ST. LOUIS — The top prosecutor in St. Louis has established what she calls an "exclusion list" of 28 city police officers and is reviewing all open cases in which those officers were essential witnesses, a spokeswoman for the circuit attorney's office said Thursday.
Circuit Attorney Kim Gardner did not explain why the officers were placed on the list, but said in a statement that it's crucial for her office to have confidence "in the accuracy and honesty of the oral and written reports of police officers."
"A police officer's word, and the complete veracity of that word, is fundamentally necessary to doing the job. Therefore, any break in trust must be approached with deep concern," Gardner said in the statement.

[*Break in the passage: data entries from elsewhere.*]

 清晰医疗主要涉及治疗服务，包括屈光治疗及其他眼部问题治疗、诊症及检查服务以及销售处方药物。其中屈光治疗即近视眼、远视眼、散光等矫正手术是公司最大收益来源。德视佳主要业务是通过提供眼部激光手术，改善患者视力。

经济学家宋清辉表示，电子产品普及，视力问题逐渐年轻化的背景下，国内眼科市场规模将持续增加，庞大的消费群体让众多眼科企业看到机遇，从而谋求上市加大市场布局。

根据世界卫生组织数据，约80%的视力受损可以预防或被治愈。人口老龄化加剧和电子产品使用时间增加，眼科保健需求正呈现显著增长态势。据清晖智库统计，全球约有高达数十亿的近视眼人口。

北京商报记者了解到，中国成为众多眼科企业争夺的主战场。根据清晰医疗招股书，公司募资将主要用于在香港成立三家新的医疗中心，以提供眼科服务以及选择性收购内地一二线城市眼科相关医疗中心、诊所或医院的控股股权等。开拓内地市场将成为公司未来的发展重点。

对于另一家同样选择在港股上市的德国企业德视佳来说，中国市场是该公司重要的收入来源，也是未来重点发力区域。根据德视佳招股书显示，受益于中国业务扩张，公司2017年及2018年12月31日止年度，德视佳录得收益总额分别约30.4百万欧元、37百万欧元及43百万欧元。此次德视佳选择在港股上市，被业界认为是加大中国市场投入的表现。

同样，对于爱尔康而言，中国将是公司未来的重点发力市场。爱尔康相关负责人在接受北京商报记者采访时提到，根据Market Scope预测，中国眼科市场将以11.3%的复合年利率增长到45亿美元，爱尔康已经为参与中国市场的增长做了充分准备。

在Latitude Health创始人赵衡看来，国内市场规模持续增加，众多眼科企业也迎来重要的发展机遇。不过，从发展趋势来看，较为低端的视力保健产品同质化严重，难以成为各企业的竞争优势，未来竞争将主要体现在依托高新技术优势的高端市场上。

The move, first reported in the St. Louis Post-Dispatch, drew an immediate response from the state's top law enforcement official. Attorney General Josh Hawley said he was "deeply concerned," though he wasn't sure what authority his office had to intervene.
"We are exploring the potential options," Hawley said during a stop as part of his campaign for U.S. Senate. Hawley is a Republican, Gardner a Democrat.
Gardner provided the St. Louis police department with the list of officers Tuesday, her spokeswoman, Susan Ryan, said. Ryan also declined to say why the officers were on the list.
Police Chief John Hayden said the department is seeking "legal guidance on how this affects the police division."
"At this time, we are considering how best to proceed and what if any actions to take," Hayden said in a statement.
But Ryan said Gardner's office has had "in-depth conversations with the police department about our concerns."
Mayor Lyda Krewson, through her spokesman, declined comment.
Ryan said the circuit attorney's office is reviewing only open cases, not cases already adjudicated. If a police officer on the exclusion list is deemed a non-essential witness, the case will still proceed, she said.
If the officer is the witness deemed most essential to the case, the case will be evaluated further to determine if the case should be dropped.
Ryan said prosecutors have an obligation to exclude witnesses who are not deemed credible.
Jeff Roorda, business manager for the St. Louis Police Officers' Association, did not immediately respond to phone and email messages seeking comment, but told the Post-Dispatch the union was "surprised and alarmed by this unexpected action by the Circuit Attorney's office."
Gardner was elected in 2016 and has had a testy relationship with police. Though her predecessor filed the charge, it was Gardner's office that prosecuted former officer Jason Stockley, who was charged with murder in the death of a black suspect. The acquittal last September of Stockley, who is white, set off weeks of protests.
In June, Gardner dropped hundreds of traffic cases and nearly three dozen other cases brought by a Missouri state trooper, citing concerns about his conduct during traffic stops.
Hawley said he has reached out to Gardner's office for an explanation.
"I do not understand the reasons for this at all, and I can say I am deeply concerned about this," Hawley said. "Every community in this state deserves the protection of the law, the fair and equal protection of the law, and I am deeply concerned that this action will result in criminals going free, being unaccountable, and vulnerable communities not getting the protection they deserve."